Beach: “First, keep a good sense of humor. Seriously, kid, you’re going to need it. Be ok with laughing at yourself and your situation—and do it as often as you can. Otherwise, life will be rough, my friend!”
“Second, I would remind myself that the story you tell yourself matters. If you are pessimistic about your ability or future, you will follow a more negative path. If you are positive and let yourself be open to possibilities, you will succeed. Mindset matters—more than who you know, more than your grades, more than perceived opportunity. Think bigger about life, and your path will follow.”
“Third, I would say to work harder than everyone around you and keep learning. This will give you an edge.”

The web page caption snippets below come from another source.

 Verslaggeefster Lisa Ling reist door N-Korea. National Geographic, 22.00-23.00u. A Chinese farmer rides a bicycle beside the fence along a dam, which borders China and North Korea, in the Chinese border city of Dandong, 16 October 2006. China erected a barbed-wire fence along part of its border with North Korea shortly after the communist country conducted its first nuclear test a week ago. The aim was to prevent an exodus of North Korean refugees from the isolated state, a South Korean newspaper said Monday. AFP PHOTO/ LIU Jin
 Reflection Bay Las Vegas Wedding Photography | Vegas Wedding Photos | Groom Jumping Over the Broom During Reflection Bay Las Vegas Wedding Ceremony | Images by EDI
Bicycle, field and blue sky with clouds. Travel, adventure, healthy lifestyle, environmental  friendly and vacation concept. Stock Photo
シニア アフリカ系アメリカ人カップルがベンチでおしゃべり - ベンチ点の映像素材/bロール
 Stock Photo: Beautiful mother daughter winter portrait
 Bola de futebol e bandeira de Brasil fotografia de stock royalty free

“Lastly, I’d say ‘hang on’. I never dreamed I would be where I am today, or experience the hardships, pain, mistakes and heartache that I have. And in many parts of my journey it would have been easier for me to give up. But I didn’t, I kept going. And it was worth it.”
GC: What motivates you?
Beach: “The pursuit of meaning. I want to matter in this world and to know I left it better than I found it, even if the influence seems small. I am motivated to leave an impact on people, their hearts and their stories; to carve a different way forward, and to live life well and fully. I also want to serve God well and be a good steward of all He has given me, and to know that my life had a purpose.”
GC: Are there any books or podcasts that you would recommend to young entrepreneurs?

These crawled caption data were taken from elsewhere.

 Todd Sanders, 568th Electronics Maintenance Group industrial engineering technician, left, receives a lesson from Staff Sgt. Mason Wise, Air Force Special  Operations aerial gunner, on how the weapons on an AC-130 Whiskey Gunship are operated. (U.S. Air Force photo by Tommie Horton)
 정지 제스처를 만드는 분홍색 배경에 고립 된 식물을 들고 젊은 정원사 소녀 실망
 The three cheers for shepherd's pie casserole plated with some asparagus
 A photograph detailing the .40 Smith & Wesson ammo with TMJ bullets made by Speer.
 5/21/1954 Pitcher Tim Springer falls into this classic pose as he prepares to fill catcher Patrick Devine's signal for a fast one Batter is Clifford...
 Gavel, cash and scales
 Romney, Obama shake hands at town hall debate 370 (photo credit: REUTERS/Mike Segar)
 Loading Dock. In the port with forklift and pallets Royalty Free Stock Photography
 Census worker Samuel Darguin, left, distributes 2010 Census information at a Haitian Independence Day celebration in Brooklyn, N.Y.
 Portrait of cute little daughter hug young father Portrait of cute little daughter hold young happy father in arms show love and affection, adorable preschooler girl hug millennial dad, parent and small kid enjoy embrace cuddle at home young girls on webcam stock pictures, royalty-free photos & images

Beach: “There are many, here are some specifics:
○ “Never Split the Difference: Negotiating as if your life depended on it” by Chris Voss — a great read about negotiating
○ “Leaders Eat Last,” “Infinite Game” and “Start with Why,” all by Simon Sinek. These three titles were vital in getting me where I am today.
○ “Extreme Ownership: How U.S. Navy SEALs Lead and Win” by Jocko Willink and Leif Babin. The big takeaway: You are responsible for you, the world doesn’t owe you anything, so you need to decide what you will do next.”
GC: What is the most important skill an entrepreneur must master?
Beach: “Agility. If there’s one thing I’ve learned as an entrepreneur, it’s that my business is never the same two days in a row. Some of it is due to the industry we’re in—marketing is notoriously fickle, trending in one space one day, and completely crashing in the same space the next day—but a lot of it has to do with business ownership in itself. That’s why agility in all things is an essential skill; it’s not a single task but a mindset to address, strategize, and conquer anything that comes your way. To be agile, you have to not only be diligent in your response but also measured, meeting the need exactly where it is, precisely when the conditions are present. The biggest key to staying agile is keeping sharp. If you let something slide once, it’s hard to get back up on the horse. That’s why I treat agility as a practice and frequently exercise it. It’s the only way to get better.”
GC: How has your field changed since you were a Grady student?
Beach: “Every field has become more digital-focused, and marketing is no different. When I was at Grady, there were no digital certifications for Google Analytics, Ads, and more, but those are vital pieces of a digital marketing education today. I took it upon myself to become proficient in these tools after graduating. I love that Grady saw that trend and made an effort to help incorporate digital into their education. We hire a lot of people from Grady and that is a big reason why.”